Entries on spatial positioning
•••
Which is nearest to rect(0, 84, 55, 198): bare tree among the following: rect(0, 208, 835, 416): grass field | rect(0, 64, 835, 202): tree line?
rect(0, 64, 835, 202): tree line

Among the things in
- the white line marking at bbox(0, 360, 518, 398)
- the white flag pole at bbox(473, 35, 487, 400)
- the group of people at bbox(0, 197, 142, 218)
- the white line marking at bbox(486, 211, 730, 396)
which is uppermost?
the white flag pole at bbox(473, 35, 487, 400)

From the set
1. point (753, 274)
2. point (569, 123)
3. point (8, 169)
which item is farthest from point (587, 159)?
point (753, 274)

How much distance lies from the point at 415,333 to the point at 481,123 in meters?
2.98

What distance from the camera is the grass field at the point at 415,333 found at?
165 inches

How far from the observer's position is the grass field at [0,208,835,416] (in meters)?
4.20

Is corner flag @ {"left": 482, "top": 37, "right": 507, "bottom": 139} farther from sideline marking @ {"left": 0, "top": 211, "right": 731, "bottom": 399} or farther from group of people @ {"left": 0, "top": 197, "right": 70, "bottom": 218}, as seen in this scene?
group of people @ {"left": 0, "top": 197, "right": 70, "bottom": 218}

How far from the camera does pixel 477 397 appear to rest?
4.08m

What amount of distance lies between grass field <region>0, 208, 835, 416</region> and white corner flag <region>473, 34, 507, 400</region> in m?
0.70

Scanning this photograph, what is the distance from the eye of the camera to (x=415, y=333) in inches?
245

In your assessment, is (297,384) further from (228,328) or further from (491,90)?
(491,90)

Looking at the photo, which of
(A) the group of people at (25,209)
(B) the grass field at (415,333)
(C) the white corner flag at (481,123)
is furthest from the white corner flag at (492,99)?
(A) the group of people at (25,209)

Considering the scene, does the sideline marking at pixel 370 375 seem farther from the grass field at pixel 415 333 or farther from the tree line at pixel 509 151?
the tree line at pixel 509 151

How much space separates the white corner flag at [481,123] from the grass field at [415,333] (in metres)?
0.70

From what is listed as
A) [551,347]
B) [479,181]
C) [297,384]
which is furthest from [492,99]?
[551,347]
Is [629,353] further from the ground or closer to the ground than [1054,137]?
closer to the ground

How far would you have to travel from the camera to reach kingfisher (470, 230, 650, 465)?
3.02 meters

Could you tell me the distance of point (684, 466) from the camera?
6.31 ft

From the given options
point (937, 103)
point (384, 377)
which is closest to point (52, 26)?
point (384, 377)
•••
WHAT YOU ARE ASKED TO DO: Starting at the line that contains "Among the things in" and stopping after the line that contains "which is uppermost?", give those lines of the entries above as a Markdown table with the columns No. and Line, leaving out any blank lines.

THE RESULT:
| No. | Line |
|---|---|
| 1 | Among the things in |
| 2 | - the white line marking at bbox(0, 360, 518, 398) |
| 3 | - the white flag pole at bbox(473, 35, 487, 400) |
| 4 | - the group of people at bbox(0, 197, 142, 218) |
| 5 | - the white line marking at bbox(486, 211, 730, 396) |
| 6 | which is uppermost? |